* **Instructions for the task**
Scan the data below and pick out the lines containing the word "burst".

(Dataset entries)
········
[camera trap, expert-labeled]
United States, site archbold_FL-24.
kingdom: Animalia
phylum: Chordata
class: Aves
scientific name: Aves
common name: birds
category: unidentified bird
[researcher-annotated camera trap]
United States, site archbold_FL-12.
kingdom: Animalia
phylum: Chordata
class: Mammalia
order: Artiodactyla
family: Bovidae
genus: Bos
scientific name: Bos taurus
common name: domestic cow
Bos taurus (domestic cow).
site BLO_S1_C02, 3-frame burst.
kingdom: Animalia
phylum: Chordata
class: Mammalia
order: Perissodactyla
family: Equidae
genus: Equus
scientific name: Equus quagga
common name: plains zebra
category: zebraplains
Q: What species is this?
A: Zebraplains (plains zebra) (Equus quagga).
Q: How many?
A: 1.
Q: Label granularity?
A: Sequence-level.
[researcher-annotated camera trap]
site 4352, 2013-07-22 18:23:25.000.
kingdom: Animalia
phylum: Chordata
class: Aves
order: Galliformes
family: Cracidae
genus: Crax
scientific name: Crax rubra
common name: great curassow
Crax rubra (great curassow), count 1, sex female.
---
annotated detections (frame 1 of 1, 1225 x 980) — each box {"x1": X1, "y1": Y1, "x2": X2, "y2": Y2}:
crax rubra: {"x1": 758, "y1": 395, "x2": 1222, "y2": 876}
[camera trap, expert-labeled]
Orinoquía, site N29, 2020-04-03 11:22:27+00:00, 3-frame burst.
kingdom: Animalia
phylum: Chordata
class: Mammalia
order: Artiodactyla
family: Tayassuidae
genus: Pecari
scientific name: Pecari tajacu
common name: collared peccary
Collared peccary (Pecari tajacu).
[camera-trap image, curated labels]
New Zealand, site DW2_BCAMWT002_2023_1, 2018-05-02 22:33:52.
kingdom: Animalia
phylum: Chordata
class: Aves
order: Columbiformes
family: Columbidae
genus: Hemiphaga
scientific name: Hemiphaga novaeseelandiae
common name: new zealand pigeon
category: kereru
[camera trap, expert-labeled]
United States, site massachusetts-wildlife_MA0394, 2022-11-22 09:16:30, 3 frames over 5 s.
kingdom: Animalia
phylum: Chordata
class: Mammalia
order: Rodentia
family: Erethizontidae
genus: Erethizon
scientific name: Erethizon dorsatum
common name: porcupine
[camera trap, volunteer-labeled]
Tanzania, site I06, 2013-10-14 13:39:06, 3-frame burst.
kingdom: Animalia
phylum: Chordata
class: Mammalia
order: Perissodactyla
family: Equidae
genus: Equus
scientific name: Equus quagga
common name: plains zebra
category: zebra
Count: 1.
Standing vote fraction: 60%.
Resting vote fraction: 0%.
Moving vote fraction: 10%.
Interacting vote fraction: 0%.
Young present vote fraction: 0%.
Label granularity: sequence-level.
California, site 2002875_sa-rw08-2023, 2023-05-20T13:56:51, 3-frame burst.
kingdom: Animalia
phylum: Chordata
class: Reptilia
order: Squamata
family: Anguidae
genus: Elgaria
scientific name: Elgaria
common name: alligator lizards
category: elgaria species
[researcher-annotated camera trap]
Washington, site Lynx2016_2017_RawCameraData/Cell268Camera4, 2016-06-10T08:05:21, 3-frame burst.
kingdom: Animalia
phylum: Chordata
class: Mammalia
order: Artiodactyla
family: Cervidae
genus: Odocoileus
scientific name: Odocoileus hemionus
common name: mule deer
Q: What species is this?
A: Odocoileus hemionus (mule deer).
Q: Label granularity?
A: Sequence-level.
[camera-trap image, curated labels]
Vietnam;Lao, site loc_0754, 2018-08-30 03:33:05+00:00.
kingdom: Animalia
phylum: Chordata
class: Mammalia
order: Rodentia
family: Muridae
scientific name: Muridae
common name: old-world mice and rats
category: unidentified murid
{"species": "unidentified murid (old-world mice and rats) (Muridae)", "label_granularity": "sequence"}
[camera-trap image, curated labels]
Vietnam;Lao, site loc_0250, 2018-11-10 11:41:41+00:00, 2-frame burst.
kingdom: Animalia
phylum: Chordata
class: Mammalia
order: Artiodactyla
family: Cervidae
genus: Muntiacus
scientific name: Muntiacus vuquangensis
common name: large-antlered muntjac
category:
········
* **Solution**
site BLO_S1_C02, 3-frame burst.
Orinoquía, site N29, 2020-04-03 11:22:27+00:00, 3-frame burst.
Tanzania, site I06, 2013-10-14 13:39:06, 3-frame burst.
California, site 2002875_sa-rw08-2023, 2023-05-20T13:56:51, 3-frame burst.
Washington, site Lynx2016_2017_RawCameraData/Cell268Camera4, 2016-06-10T08:05:21, 3-frame burst.
Vietnam;Lao, site loc_0250, 2018-11-10 11:41:41+00:00, 2-frame burst.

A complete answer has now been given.